[START DOCUMENT SEGMENT]

16. Section 139 of the Act prior to 1989-90 and after, placed a statutory mandate on every person to file an income tax return in the prescribed form and in the prescribed manner. The Direct Tax Laws (Amendment) Act, 1987 with effect from 01.04.1989 made various amendments to the Income Tax Act, by which the assessing officer has no power to extend the time for filing a return of income underSection 139(1) and to extend the time for filing under Section 139(3), a return of loss intended to be carried forward. The time prescribed for filing a belated return under Section 139(4) or a revised return under Section 139(5) was reduced to one year from the end of the relevant assessment year. The provision of Section 139(2) stood incorporated in Section 142(1)(i). The notice under Section 142(1)(i)to furnish a return of income cannot be issued in the course of the assessment year itself and need not give the person concerned a minimum period of 30 days for furnishing the return. When a return is furnished pursuant to a notice under Section 142(1)(i), the assessment may be made under Section 143without recourse to Section 147. Further, with the deletion of Section 271(1)(a), a penalty for failure to furnish in due time a return of income under Section 139(1), is abolished. Levy of punitive interest under Section 234A made mandatory and the discretion of the assessing officer to reduce or waive the interest was taken away. Non-compliance with a notice under Section 142(1)(i) may attract prosecution under Section 276CC.
17. The Income Tax Act, therefore, had stipulated both the penalty under Section 271(1)(a) and prosecution under Section 276CC, the former for depriving taxes due to the exchequer and later for the offence/infraction committed. As already indicated by the Taxation Laws (Amendment) Act, 1989, penalty provision under Section 271(1)(a) had been deleted w.e.f. 01.04.1989 and a provision for levy of mandatory/compulsory interest under Section 234A of the Act was introduced. But, legislature has never waived or relaxed its prosecuting provisions under Section 276CC of the Act for the infraction or non-furnishing of return of income.
18. Section 139 of the Act, as it stood at the relevant time, reads as under:
“139. (1) Every person, if his total income or the total income of any other person in respect of which he is assessable under this Act during the previous year exceeded the maximum amount which is not chargeable to income-tax, shall, on or before the due date, furnish a return of his income or the income of such other person during the previous year, in the prescribed form and verified in the prescribed manner and setting forth such other particulars as may be prescribed.

[END DOCUMENT SEGMENT]

■ **WRITTEN TASKS**
1. Reproduce the part of the income tax excerpt from "18. Section 139" up to and including "may be prescribed.".
2. Answer from the income tax excerpt:
(a) From what date did the Direct Tax Laws (Amendment) Act, 1987 take effect?
(b) To what period was the time for filing a belated return under Section 139(4) reduced?
(c) Under which section was a provision for levy of mandatory interest introduced after the penalty under Section 271(1)(a) was deleted?

[START RECORDED DATA]

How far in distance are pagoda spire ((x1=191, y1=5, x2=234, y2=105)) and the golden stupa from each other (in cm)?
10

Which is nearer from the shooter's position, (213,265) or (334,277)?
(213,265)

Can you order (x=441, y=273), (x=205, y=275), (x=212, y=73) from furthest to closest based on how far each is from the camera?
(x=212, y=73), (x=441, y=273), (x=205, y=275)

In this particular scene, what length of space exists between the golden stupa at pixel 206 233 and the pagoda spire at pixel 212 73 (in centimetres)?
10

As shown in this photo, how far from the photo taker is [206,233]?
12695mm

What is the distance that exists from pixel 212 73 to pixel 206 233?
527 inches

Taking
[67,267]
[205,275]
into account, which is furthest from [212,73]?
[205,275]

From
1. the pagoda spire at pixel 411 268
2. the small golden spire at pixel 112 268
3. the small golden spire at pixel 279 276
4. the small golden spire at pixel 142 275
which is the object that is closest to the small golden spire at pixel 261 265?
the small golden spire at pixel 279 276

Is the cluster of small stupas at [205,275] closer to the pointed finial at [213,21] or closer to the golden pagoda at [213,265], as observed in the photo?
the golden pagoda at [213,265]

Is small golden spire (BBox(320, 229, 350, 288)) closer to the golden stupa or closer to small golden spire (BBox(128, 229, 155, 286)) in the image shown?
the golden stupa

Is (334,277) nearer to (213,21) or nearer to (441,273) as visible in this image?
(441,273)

[END RECORDED DATA]
[START RECORDED DATA]

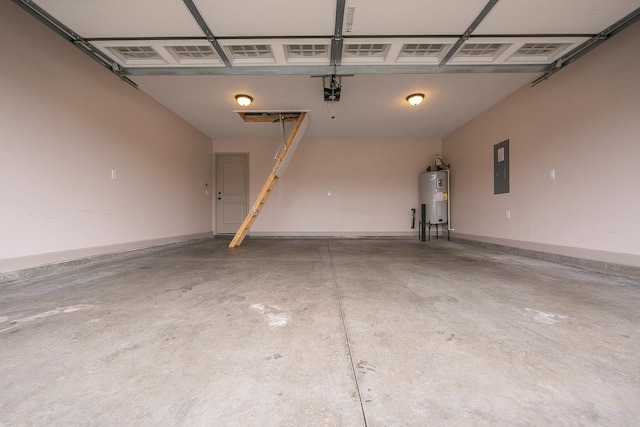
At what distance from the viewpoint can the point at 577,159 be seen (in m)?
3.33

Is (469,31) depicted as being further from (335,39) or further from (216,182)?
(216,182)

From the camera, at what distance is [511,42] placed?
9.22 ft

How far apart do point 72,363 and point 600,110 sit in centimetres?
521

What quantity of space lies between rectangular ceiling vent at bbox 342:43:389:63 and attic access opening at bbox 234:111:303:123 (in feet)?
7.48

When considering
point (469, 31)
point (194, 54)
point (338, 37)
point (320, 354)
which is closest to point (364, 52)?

[END RECORDED DATA]
[START RECORDED DATA]

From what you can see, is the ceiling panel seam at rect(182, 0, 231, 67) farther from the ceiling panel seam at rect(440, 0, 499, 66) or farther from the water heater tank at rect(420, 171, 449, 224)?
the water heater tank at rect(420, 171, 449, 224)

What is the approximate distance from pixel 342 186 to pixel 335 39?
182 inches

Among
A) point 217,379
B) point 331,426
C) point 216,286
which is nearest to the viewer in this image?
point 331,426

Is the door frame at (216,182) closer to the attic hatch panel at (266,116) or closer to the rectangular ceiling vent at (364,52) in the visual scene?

[END RECORDED DATA]

■ **SOLUTIONS TO THE EXERCISE**
1.
18. Section 139 of the Act, as it stood at the relevant time, reads as under:
“139. (1) Every person, if his total income or the total income of any other person in respect of which he is assessable under this Act during the previous year exceeded the maximum amount which is not chargeable to income-tax, shall, on or before the due date, furnish a return of his income or the income of such other person during the previous year, in the prescribed form and verified in the prescribed manner and setting forth such other particulars as may be prescribed.

2.
(a) 01.04.1989
(b) One year from the end of the relevant assessment year
(c) Section 234A